Dataset excerpts
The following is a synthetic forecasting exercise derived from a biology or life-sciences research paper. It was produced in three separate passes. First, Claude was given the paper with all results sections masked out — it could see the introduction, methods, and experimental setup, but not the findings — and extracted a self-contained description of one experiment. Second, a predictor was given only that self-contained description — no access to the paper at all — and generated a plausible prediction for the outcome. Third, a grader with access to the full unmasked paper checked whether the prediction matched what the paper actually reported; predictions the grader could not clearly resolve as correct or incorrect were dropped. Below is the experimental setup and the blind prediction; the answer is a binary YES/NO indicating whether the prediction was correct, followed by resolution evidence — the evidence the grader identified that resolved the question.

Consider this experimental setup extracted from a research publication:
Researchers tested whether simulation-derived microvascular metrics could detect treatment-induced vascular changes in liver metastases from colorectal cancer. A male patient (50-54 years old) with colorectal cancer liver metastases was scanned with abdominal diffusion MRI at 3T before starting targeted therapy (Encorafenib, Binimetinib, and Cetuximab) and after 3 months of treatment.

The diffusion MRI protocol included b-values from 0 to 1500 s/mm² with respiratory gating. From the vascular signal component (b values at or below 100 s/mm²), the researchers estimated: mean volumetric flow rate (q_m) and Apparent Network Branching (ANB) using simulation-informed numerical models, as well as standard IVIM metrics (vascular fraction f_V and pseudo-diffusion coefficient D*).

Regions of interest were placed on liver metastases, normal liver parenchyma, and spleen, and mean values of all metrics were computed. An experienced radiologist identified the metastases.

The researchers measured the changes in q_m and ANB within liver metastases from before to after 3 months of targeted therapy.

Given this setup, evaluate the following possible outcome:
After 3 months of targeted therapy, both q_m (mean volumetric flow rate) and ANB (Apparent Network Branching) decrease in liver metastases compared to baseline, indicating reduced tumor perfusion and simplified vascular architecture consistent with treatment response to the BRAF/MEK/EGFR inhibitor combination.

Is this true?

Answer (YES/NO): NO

---

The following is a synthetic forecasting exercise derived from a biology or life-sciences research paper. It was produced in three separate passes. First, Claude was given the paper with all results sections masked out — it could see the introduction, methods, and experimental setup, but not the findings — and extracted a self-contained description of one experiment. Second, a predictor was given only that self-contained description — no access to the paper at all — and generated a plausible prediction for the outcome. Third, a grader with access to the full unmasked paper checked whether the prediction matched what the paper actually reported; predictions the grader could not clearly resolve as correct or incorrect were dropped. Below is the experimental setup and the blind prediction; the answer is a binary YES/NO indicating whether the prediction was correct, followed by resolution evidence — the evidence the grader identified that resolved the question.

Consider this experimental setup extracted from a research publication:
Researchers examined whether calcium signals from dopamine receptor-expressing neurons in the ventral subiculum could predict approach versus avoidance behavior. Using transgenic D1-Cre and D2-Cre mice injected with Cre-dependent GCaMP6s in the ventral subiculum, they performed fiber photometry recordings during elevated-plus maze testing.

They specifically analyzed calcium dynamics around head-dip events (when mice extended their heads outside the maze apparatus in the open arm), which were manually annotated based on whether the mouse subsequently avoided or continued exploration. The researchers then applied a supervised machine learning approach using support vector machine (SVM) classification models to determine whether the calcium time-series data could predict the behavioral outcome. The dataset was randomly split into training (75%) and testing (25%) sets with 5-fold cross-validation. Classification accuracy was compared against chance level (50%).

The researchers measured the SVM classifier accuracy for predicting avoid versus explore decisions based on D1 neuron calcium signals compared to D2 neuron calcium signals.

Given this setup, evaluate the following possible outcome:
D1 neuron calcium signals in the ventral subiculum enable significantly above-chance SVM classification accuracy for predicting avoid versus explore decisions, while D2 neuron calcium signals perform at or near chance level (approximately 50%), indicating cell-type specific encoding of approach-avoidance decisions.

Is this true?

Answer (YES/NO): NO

---

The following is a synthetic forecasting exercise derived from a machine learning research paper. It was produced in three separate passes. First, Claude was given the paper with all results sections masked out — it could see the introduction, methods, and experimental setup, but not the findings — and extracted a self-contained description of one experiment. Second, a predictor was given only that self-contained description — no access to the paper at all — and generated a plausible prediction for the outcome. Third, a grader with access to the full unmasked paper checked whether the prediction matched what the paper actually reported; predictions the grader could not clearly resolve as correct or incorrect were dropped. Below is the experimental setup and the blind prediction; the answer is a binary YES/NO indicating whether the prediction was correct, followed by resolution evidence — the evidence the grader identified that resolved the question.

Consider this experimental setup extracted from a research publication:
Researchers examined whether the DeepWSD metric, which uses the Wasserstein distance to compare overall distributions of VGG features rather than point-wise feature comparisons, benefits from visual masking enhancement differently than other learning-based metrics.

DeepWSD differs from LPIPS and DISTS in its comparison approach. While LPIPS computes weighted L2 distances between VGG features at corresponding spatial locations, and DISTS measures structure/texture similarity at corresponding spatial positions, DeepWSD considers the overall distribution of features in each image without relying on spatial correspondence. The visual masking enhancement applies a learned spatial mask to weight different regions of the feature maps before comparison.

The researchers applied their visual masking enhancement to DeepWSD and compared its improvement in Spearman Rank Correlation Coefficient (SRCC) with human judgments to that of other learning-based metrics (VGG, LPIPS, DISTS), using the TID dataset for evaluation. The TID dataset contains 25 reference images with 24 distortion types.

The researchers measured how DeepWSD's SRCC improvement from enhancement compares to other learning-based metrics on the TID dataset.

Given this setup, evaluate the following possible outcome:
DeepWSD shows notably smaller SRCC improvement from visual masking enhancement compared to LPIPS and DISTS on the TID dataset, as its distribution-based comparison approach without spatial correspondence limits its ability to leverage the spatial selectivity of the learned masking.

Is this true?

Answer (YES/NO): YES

What the task requires:
Out of the entries, report each line that contains the word "applied".

Answer section:
They specifically analyzed calcium dynamics around head-dip events (when mice extended their heads outside the maze apparatus in the open arm), which were manually annotated based on whether the mouse subsequently avoided or continued exploration. The researchers then applied a supervised machine learning approach using support vector machine (SVM) classification models to determine whether the calcium time-series data could predict the behavioral outcome. The dataset was randomly split into training (75%) and testing (25%) sets with 5-fold cross-validation. Classification accuracy was compared against chance level (50%).
The researchers applied their visual masking enhancement to DeepWSD and compared its improvement in Spearman Rank Correlation Coefficient (SRCC) with human judgments to that of other learning-based metrics (VGG, LPIPS, DISTS), using the TID dataset for evaluation. The TID dataset contains 25 reference images with 24 distortion types.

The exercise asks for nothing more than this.